- ОТРЫВОК ТЕКСТА:
Товарищ был атеист, Достоевский — верующий; оба горячо убежденные, каждый в своем.
— Есть Бог, есть! — закричал, наконец, Достоевский вне себя от возбуждения. В эту самую минуту ударили колокола соседней церкви к светлой Христовой заутрене. Воздух весь загудел и заколыхался.
— И я почувствовал, — рассказывал Федор Михайлович, — что небо сошло на землю и поглотило меня. Я реально постиг Бога и проникнулся им. Да, есть Бог! — закричал я, и больше ничего не помню.
— Вы все, здоровые люди, — продолжал он, — и не подозреваете, что такое счастье, то счастье, которое испытываем мы, эпилептики, за секунду перед припадком. Магомет уверяет в своем Коране, что видел рай и был в нем. Все умные дураки убеждены, что он просто лгун и обманщик. Ан нет! Он не лжет! Он действительно был в раю в припадке падучей, которою страдал, как и я. Не знаю, длится ли это блаженство секунды, или часы, или месяцы, но, верьте слову, все радости, которые может дать жизнь, не взял бы я за него!
Достоевский проговорил эти последние слова свойственным ему страстным, порывчатым шепотом. Мы все сидели как замагнетизированные, совсем под обаянием его слов. Вдруг, внезапно, нам всем пришла та же мысль: сейчас будет с ним припадок.
Николай Николаевич Страхов:
Припадки болезни случались с ним приблизительно раз в месяц, — таков был обыкновенный ход. Но иногда, хотя очень редко, были чаще; бывало даже и по два припадка в неделю. За границею, то есть при большем спокойствии, а также вследствие лучшего климата, случалось, что месяца четыре проходило без припадка. Предчувствие припадка всегда было, но могло и обмануть. В романе «Идиот» есть подробное описание ощущений, которые испытывает в этом случае больной. Самому мне довелось раз быть свидетелем, как случился с Федором Михайловичем припадок обыкновенной силы. Это было, вероятно, в 1863 году, как раз накануне Светлого воскресенья. Поздно, часу в одиннадцатом, он зашел ко мне, и мы очень оживленно разговорились. Не могу вспомнить предмета, но знаю, что это был очень важный и отвлеченный предмет. Федор Михайлович очень одушевился и зашагал по комнате, а я сидел за столом. Он говорил что-то высокое и радостное; когда я поддержал его мысль каким-то замечанием, он обратился ко мне с вдохновенным лицом, показывавшим, что одушевление его достигло высшей степени. Он остановился на минуту, как бы ища слов для своей мысли, и уже открыл рот. Я смотрел на него с напряженным вниманием, чувствуя, что он скажет что-нибудь необыкновенное, что услышу какое-то откровение. Вдруг из его открытого рта вышел странный, протяжный и бессмысленный звук, и он без чувств опустился на пол среди комнаты.

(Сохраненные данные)
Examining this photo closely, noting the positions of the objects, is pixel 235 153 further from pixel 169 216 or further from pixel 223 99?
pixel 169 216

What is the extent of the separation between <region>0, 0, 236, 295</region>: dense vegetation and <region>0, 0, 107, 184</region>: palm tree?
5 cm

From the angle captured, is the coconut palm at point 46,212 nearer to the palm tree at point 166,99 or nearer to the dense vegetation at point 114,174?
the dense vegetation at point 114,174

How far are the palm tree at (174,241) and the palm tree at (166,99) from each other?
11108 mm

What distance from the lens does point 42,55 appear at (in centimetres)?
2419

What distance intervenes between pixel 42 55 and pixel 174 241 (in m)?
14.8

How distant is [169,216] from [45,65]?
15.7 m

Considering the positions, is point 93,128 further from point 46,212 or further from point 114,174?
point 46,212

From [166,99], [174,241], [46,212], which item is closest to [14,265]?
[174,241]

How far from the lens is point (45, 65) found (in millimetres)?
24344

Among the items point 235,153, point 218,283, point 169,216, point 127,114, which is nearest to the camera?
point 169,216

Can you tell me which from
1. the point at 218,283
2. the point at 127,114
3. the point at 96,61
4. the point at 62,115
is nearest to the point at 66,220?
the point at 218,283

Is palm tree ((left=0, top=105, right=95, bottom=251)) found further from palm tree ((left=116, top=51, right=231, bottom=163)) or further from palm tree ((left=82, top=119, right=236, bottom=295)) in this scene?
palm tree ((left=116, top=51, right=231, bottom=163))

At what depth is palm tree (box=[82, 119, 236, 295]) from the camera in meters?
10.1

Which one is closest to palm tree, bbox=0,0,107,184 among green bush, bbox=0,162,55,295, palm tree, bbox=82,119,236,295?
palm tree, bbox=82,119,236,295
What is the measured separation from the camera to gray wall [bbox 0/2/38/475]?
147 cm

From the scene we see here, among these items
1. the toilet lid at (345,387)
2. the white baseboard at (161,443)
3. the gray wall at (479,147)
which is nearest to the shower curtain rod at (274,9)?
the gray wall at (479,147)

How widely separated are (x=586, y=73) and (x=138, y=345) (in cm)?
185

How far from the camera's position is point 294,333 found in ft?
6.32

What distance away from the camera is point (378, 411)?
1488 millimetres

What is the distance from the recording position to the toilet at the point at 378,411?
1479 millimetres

--

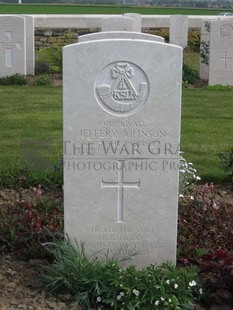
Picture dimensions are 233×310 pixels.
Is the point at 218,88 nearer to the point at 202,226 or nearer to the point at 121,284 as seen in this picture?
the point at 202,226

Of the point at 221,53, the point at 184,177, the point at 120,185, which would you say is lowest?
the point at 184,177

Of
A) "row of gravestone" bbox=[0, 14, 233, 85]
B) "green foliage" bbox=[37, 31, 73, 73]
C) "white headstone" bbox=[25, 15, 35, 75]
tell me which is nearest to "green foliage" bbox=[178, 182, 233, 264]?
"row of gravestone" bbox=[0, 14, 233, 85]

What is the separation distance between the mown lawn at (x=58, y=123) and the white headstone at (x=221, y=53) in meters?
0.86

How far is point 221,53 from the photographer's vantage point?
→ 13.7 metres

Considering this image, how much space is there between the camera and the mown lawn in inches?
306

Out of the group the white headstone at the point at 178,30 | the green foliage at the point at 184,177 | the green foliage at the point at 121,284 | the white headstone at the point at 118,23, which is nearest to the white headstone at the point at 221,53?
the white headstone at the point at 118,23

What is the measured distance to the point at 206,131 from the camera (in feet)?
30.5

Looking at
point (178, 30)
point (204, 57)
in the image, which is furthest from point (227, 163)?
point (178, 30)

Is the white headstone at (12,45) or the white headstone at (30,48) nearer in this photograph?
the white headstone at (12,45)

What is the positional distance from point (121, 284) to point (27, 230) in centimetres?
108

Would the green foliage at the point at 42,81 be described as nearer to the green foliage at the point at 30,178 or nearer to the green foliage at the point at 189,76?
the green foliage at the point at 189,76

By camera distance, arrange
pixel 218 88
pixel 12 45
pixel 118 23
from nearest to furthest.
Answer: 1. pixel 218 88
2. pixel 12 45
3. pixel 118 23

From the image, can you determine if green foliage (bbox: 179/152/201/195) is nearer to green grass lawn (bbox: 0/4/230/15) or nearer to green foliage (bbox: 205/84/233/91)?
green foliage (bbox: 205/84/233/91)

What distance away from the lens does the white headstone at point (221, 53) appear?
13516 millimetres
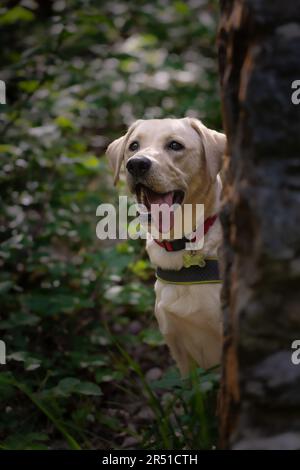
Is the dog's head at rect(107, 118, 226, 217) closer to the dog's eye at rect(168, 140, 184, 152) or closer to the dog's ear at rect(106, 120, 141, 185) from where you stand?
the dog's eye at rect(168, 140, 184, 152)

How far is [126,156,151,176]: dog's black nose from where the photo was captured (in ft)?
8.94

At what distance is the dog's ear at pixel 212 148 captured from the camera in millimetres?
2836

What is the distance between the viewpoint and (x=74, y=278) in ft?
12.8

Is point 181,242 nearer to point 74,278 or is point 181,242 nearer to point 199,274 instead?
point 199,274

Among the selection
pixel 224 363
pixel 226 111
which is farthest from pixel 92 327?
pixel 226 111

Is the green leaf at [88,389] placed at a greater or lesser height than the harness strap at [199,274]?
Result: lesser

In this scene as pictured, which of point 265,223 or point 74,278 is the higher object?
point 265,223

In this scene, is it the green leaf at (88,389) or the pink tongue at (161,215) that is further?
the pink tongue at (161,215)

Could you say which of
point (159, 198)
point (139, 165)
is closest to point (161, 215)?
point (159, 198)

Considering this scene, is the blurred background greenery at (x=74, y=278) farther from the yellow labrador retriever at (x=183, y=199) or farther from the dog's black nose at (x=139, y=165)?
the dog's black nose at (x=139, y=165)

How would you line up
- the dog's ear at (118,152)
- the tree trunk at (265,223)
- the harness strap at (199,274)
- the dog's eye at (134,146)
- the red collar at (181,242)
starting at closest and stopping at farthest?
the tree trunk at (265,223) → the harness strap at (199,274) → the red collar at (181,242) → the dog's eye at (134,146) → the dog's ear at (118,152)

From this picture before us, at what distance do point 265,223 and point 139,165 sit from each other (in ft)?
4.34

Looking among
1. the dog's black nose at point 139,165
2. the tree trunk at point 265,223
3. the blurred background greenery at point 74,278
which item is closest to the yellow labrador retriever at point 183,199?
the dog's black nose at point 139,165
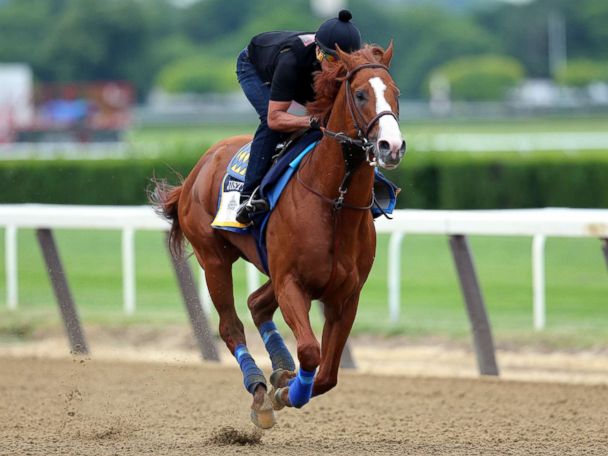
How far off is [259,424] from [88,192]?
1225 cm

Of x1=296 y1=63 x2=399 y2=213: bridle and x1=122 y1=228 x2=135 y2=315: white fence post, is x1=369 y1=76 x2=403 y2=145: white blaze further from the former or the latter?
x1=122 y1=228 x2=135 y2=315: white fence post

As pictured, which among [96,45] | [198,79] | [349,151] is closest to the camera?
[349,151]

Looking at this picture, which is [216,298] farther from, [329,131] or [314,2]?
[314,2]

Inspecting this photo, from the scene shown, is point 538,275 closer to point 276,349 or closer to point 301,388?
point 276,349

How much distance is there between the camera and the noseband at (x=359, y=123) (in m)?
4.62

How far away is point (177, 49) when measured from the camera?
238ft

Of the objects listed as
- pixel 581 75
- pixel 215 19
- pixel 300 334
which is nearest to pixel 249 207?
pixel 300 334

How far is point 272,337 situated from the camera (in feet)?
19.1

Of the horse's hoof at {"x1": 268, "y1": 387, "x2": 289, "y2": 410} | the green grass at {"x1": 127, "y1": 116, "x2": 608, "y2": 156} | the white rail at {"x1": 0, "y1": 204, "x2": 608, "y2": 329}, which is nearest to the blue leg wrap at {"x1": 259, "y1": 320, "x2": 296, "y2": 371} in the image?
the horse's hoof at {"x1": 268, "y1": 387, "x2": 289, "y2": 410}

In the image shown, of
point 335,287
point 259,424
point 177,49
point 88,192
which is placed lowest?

- ЗАДАНИЕ 1:
Ответьте по отрывку о Достоевском:
(a) Кем по убеждениям был товарищ Достоевского?
(b) Что, по словам Достоевского, Магомет уверяет в своем Коране?
(c) Как часто, по словам Страхова, обычно случались припадки?
- ЗАДАНИЕ 2: Перепишите из отрывка о Достоевском дословно часть от слов «Товарищ был атеист, Достоевский» до слов «загудел и заколыхался.» включительно.
Записи — отдельный материал, не связанный с отрывком.

- ПОЛЕ ОТВЕТА 1:
(a) Атеистом.
(b) Что видел рай и был в нем.
(c) Приблизительно раз в месяц.

- ПОЛЕ ОТВЕТА 2:
Товарищ был атеист, Достоевский — верующий; оба горячо убежденные, каждый в своем.
— Есть Бог, есть! — закричал, наконец, Достоевский вне себя от возбуждения. В эту самую минуту ударили колокола соседней церкви к светлой Христовой заутрене. Воздух весь загудел и заколыхался.